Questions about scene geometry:
------
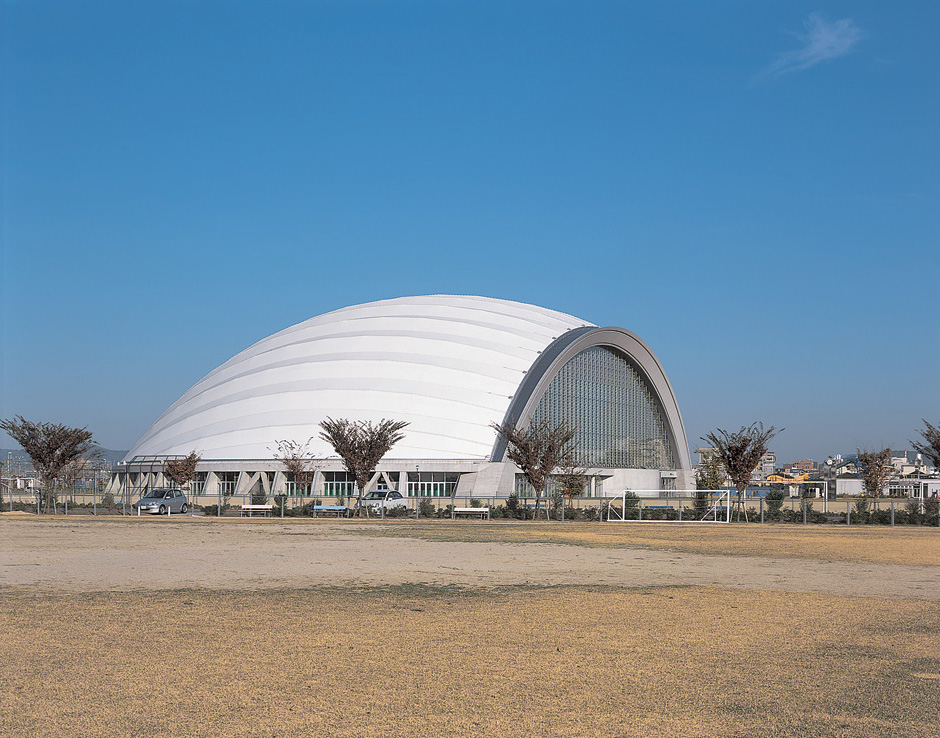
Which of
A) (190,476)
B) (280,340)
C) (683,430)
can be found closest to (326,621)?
(190,476)

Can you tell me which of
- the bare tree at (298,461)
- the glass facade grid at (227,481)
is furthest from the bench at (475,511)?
the glass facade grid at (227,481)

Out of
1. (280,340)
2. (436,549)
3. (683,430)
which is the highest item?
(280,340)

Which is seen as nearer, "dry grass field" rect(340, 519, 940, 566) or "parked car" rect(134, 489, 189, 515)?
"dry grass field" rect(340, 519, 940, 566)

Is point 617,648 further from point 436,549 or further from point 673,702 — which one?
point 436,549

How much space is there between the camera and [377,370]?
60.4 meters

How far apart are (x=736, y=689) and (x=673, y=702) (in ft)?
2.33

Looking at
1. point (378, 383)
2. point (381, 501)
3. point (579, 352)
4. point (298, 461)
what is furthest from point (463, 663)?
point (579, 352)

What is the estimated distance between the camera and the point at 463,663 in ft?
27.6

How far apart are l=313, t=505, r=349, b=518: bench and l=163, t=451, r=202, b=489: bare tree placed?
44.5 feet

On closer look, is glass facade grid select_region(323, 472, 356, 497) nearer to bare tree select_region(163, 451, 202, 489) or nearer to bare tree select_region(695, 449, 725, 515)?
bare tree select_region(163, 451, 202, 489)

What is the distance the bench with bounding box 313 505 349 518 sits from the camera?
43.8 metres

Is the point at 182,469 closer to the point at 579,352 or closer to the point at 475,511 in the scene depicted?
the point at 475,511

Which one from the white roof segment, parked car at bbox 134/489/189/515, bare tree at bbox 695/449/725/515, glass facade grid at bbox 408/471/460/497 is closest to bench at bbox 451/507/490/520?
glass facade grid at bbox 408/471/460/497

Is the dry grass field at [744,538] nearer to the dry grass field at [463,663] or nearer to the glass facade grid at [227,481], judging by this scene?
the dry grass field at [463,663]
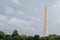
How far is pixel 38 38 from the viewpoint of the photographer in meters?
48.3

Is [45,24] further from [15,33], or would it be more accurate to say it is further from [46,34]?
[15,33]

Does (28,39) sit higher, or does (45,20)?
(45,20)

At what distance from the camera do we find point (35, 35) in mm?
49062

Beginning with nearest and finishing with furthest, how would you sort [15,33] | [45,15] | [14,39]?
[45,15] → [14,39] → [15,33]

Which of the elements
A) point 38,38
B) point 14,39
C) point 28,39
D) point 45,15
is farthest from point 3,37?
point 45,15

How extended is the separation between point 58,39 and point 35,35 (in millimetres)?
6110

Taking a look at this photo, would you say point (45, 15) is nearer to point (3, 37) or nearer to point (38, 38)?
point (38, 38)

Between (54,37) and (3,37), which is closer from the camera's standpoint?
(54,37)

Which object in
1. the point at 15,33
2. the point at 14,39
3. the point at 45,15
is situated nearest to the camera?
the point at 45,15

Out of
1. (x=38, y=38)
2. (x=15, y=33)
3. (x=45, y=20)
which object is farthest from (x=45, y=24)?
(x=15, y=33)

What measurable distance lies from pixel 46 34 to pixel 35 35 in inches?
130

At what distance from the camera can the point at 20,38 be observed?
------
[Set exercise]
Copy out the lines from the line containing "At what distance from the camera do" to the end of the listing above, without alteration.

[Answer to this problem]
At what distance from the camera do we find point (35, 35) in mm?
49062

Beginning with nearest and finishing with furthest, how would you sort [15,33] | [45,15] | [14,39]?
[45,15] → [14,39] → [15,33]

Which of the elements
A) point 38,38
B) point 14,39
C) point 28,39
D) point 45,15
is farthest from point 3,37?
point 45,15

How extended is the separation between point 58,39 and point 35,35 (in millimetres)?
6110

Taking a look at this photo, would you say point (45, 15) is nearer to point (3, 37) or nearer to point (38, 38)?
point (38, 38)

Between (54,37) and (3,37), which is closer from the camera's standpoint?
(54,37)

Which object in
1. the point at 15,33
2. the point at 14,39
3. the point at 45,15
is situated nearest to the camera?
the point at 45,15

Out of
1. (x=38, y=38)
2. (x=15, y=33)
3. (x=45, y=20)
which object is farthest from (x=45, y=24)?
(x=15, y=33)

What measurable distance lies from pixel 46 34 to pixel 35 35 in inches?
130

At what distance from the camera can the point at 20,38 be observed?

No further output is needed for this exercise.